In early 2018, the Environment Centre Northern Territory (ECNT), represented by the Environmental Defenders Office (NT)(EDONT), commenced proceedings challenging decisions of the NT Environment Protection Authority (EPA) and the Pastoral Land Board (PLB). Together, these decisions permit the clearing of over 20,000 ha of native vegetation at Maryfield Station, 200km south-east of Katherine. This is the largest single land-clearing permit ever issued in the Northern Territory. ECNT is challenging the decision of the EPA to not require a formal environmental impact assessment of the proposed clearing and the subsequent decision of the PLB to allow the clearing to go ahead.

This is the first case to challenge a land clearing approval on climate change grounds in the NT. It is also the first time the decision-making processes of the PLB and the EPA under this legislation have been challenged in the NT Supreme Court.

The matter is listed for final hearing in the Supreme Court of the Northern Territory on Thursday 6 – Friday 7 December 2018.

 The case

ECNT contends that the EPA’s decision not to require an environmental impact assessment of the proposed clearing is unlawful. ECNT identifies a range of grounds for this, including that the EPA failed to follow its own decision-making procedures and that the EPA did not consider whether the land clearing would have a significant impact on the environment in terms of its contribution to greenhouse gas (GHG) emissions. ECNT will argue that the EPA acted unlawfully in considering itself unable to consider GHG emissions in their decision-making because the Northern Territory government did not have appropriate policy on this issue.

A valid decision by the EPA was a necessary precondition for the PLB approving the clearing. So ECNT contends that the PLB’s decision to approve the clearing is also unlawful. 

 If ECNT is successful, the decision to grant the largest single land-clearing permit in the NT will be set aside and both the EPA and the PLB will be required to remake their decisions.

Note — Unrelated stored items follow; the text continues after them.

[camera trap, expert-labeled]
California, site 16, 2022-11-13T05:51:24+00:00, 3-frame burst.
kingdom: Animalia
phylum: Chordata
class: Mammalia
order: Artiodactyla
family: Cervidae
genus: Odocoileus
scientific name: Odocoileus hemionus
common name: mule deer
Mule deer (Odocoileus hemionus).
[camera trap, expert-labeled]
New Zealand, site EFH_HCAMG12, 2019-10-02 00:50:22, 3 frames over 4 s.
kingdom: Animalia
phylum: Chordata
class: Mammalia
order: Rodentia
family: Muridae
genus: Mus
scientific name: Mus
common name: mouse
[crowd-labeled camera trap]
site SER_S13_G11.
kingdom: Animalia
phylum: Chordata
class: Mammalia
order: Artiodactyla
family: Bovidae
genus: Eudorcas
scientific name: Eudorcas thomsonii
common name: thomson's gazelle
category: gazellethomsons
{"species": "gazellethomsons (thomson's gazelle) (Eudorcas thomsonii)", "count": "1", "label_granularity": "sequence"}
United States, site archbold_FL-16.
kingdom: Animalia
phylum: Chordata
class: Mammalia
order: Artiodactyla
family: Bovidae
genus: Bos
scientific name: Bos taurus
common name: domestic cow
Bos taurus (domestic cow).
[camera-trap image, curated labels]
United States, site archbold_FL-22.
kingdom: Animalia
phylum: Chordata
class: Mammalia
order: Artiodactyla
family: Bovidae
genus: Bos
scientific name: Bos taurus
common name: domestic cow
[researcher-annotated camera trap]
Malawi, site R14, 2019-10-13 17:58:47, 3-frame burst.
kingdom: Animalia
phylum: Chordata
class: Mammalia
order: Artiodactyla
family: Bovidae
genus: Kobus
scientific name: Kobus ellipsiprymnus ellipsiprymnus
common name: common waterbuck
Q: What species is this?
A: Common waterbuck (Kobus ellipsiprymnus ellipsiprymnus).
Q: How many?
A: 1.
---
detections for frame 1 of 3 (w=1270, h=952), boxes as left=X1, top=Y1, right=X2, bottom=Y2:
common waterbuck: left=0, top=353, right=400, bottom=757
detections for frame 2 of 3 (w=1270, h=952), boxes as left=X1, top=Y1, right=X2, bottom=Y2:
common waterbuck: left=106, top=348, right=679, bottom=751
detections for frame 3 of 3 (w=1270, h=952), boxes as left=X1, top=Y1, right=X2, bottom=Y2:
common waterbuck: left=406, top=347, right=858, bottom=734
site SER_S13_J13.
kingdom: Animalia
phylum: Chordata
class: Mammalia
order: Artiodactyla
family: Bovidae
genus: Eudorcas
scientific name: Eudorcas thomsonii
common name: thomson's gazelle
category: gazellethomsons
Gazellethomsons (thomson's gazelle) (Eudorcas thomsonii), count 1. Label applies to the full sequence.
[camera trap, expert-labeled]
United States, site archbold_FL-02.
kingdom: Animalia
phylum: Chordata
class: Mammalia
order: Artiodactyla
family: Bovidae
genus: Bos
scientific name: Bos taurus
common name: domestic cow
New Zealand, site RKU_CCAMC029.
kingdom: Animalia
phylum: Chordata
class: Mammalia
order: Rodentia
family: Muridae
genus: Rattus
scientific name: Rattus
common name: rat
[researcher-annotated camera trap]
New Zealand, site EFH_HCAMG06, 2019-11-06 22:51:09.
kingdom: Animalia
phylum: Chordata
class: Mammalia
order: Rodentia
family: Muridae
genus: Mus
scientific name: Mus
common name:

This is an important test case about the obligations of the PLB and EPA, both statutory authorities that exercise significant powers. It also highlights deficiencies in existing law and policy around environmental assessment, climate change and land clearing in the Northern Territory. 

We are grateful to barristers James Hutton and Peter Bellach for their assistance in this matter. 

Further details

In June 2016, the PLB received an application from Maryfield Station, a pastoral station approximately 550km south east of Darwin, to clear over 20,000 hectares of native vegetation. In June 2017, a full year after receiving the application, the PLB referred the matter to the EPA to assess whether an environmental impact assessment (EIS) or public environmental report (PER) was required under the Environmental Assessment Act, given the size and scale of the proposal.

Both the EPA and PLB are statutory authorities with defined responsibilities under legislation. They are both comprised of boards with multiple sitting members and therefore make collective decisions.   

Where the EPA considers a proposal to have the potential to have a ‘significant effect’ on the environment, the EPA will require an environmental impact assessment. The EPA will then review the assessment and make recommendations as to whether the proposal should be approved.

In late October 2017, the EPA Chairperson wrote to the PLB indicating it considered that the Maryfield application did not require assessment under the Environmental Assessment Act.  The EPA’s statement of reasons can be found here: https://bit.ly/2rldwT9 

 In November 2017, the PLB determined to grant a permit for the clearing. The permit did not apply conditions that had been recommended by the EPA.